Immer mehr Pendler scheuen den Arbeitsplatz in Stuttgart, weil sie sonst einen großen Teil ihrer Lebenszeit für die Fahrt in den Betrieb vergeuden. Foto: dpa

Was ist im Kampf gegen Staus wichtiger: gute Radwege oder mehr Parkhäuser am Stadtrand? Die Daten der ersten großen Analyse der Pendlerströme auf den Fildern sollen der Stadt Entscheidungen erleichtern.

Filder - Verkehrsplanung ist eine Herausforderung, vor allem auf den von Stau geplagten Fildern. Bald erhalten die Planer eine wichtige Arbeitsgrundlage, denn nun startet auf Initiative der Wirtschafts- und Industrievereinigung Stuttgart (WIV) die wohl detaillierteste und umfangreichste Umfrage über Berufspendler, die es in Stuttgart gegeben hat. Befragt werden rund 50 Firmen und deren insgesamt etwa 10 000 Mitarbeiter in den Industrie- und Gewerbegebieten Synergiepark, Step-Areal, Airport-City, Fasanenhof und Tränke, die alle an die Nord-Süd-Straße angrenzen.

Hoffnung auf rege Teilnahme

„Die Aktion beginnt jetzt, wir hoffen, dass sich noch mehr Firmen und noch mehr Mitarbeiter beteiligen, denn je mehr mitmachen, desto eher entsteht eine Verbesserung der Verkehrssituation“, sagt der WIV-Vorsitzende Günter Sabow. Die Stadt Stuttgart übernehme 40 Prozent der Kosten der Aktion, die von dem Verkehrsplanungsunternehmen SSP Consult, das Expertenwissen über den multimodalen Verkehr hat, professionell vorbereitet wurde.

Zwischen der Stadt und den Vertretern der Wirtschaft hat es nicht immer Übereinstimmung gegeben. Die Unternehmen, sagt Sabow, monierten, dass sie hoch qualifizierte Mitarbeiter verlören, weil diese keine Lust hätten, viel Lebenszeit in Staus zu vergeuden. Die Mitarbeiter kämen der teueren Mieten wegen zum großen Teil nicht aus Stuttgart, sondern aus dem Umland, unter anderem auch aus dem Raum Tübingen und Reutlingen, der schlecht an den öffentlichen Nahverkehr angeschlossen sei. Die Bevorzugung des Baus von Radwegen anstelle von Parkhäusern erscheine den Firmen deshalb weltfremd.

**Aufgabe A:**
Übersetze bitte den Satz „Zwischen der Stadt und den Vertretern der Wirtschaft hat es nicht immer Übereinstimmung gegeben.“ aus dem Textauszug ins Englische.
**Aufgabe B:**
Schreibe den Teil des Textauszugs, der mit den Worten „Filder - Verkehrsplanung“ beginnt und mit „die Nord-Süd-Straße angrenzen.“ endet, noch einmal ab und tausche dabei „Umfrage“ gegen „Erhebung“ aus.
Das Material hat mit dem Textauszug nichts zu tun.

**Bereitgestelltes Material:**
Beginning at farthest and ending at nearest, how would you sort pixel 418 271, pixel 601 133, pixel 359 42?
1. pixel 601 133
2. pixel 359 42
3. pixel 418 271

**Lösung A:**
There has not always been agreement between the city and the representatives of business.

**Lösung B:**
Filder - Verkehrsplanung ist eine Herausforderung, vor allem auf den von Stau geplagten Fildern. Bald erhalten die Planer eine wichtige Arbeitsgrundlage, denn nun startet auf Initiative der Wirtschafts- und Industrievereinigung Stuttgart (WIV) die wohl detaillierteste und umfangreichste Erhebung über Berufspendler, die es in Stuttgart gegeben hat. Befragt werden rund 50 Firmen und deren insgesamt etwa 10 000 Mitarbeiter in den Industrie- und Gewerbegebieten Synergiepark, Step-Areal, Airport-City, Fasanenhof und Tränke, die alle an die Nord-Süd-Straße angrenzen.